**Extrait**.
::::::::::

Le président du Comité scientifique de la rumba congolaise, le Pr Goma Thethet, et le musicographe Charles Bouetoum ont animé, le 5 octobre, à l’Institut français du Congo, dans le cadre du 141e anniversaire de Brazzaville, une conférence-débat autour de l’aperçu de l’histoire de la rumba congolaise. Ces intervenants se battent pour promouvoir et inscrire la rumba congolaise au patrimoine culturel immatériel de l’humanité.
Les deux conférenciers ont tour à tour édifié le public sur la rumba congolaise des années 1930 jusqu’à nos jours. Le Pr Goma Thethet a retracé, dans sa communication, l’historique de cette musique qui, pour certains chercheurs, est cubaine mais dériverait du terme Congo kuba, par lequel les Afro descendants cubains désignent le nombril. Par ailleurs, le Comité scientifique conjoint des deux Congo a écrit, dans son dépliant, que la rumba tire ses origines des traditions musicales congolaises et des apports exogènes. Elle émerge dès les années 1930 à Brazzaville et Léopoldville où s’entremêlent les traditions musicales de diverses communautés. Après avoir conquis le monde à partir de 1932, la rumba cubaine est revenue en Afrique, portée par la musique caribéenne avec des voix des chanteurs métropolitains.
Des entreprises d’éditions phonographiques s’installent opportunément à Léopoldville entre 1946 et 1956. Parmi elles, Olympia, Mgoma, Opika, Loninguisa, Esengo, Cfa. Dès lors, plusieurs formations musicales prennent successivement leur envol et assurent l’affirmation de la rumba comme identité artistique des deux Congo, envahissant ainsi l’Afrique. Beaucoup des indépendances de nombreux pays africains sont célébrées aux rythmes et aux sons de la rumba congolaise portée par les orchestres Africa jazz et les Bantous de la capitale. Actuellement, cette musique demeure un art populaire majeur dont l’originalité ne se conteste nullement au milieu d’autres courants musicaux.

::::::::::

**Données fournies**.

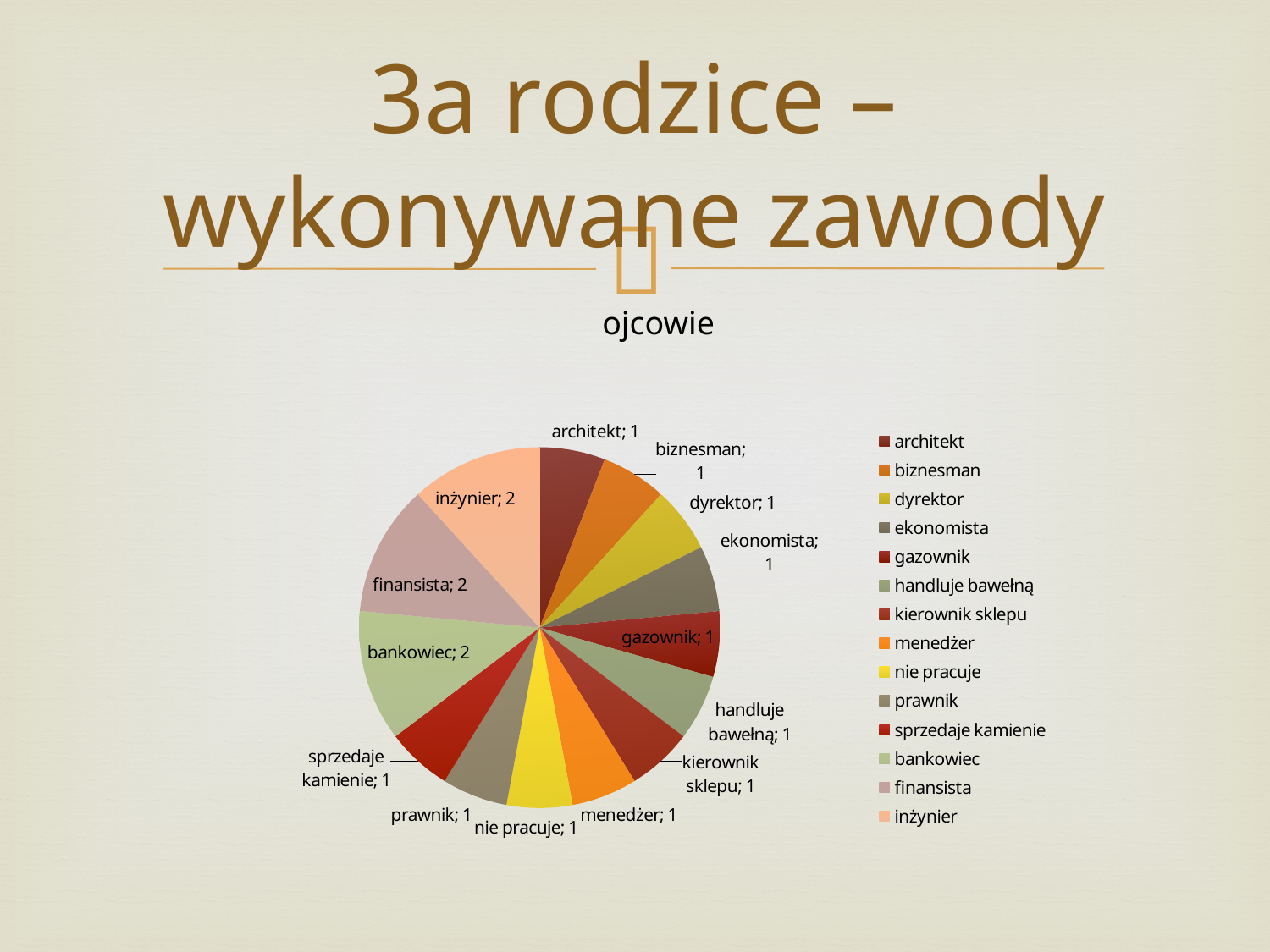
What is the value for nie pracuje? 1 How many categories does the pie chart have? 14 What is the title of the chart? ojcowie What is the value for gazownik? 1 Which legend entry is listed last? inżynier Which categories have the highest value in the pie chart? bankowiec, finansista, inżynier What is the value for bankowiec? 2 What is the total of all the values in the pie chart? 17 What is the difference between the value for inżynier and the value for architekt? 1 What is the value for inżynier? 2 What type of chart is shown on the slide? pie chart Which is larger, the value for finansista or the value for prawnik? finansista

::::::::::

**À votre tour**.
Reformulez sous forme de liste le paragraphe de l'extrait sur la rumba congolaise qui commence par « Des entreprises d’éditions phonographiques », en conservant ses faits principaux.

**Corrigé**.
- Entre 1946 et 1956, des entreprises d’éditions phonographiques s’installent à Léopoldville : Olympia, Mgoma, Opika, Loninguisa, Esengo et Cfa.
- Plusieurs formations musicales prennent alors leur envol et affirment la rumba comme identité artistique des deux Congo, qui envahit l’Afrique.
- De nombreuses indépendances africaines sont célébrées au son de la rumba congolaise, portée par les orchestres Africa jazz et les Bantous de la capitale.
- Aujourd’hui, cette musique reste un art populaire majeur, d’une originalité incontestée parmi les autres courants musicaux.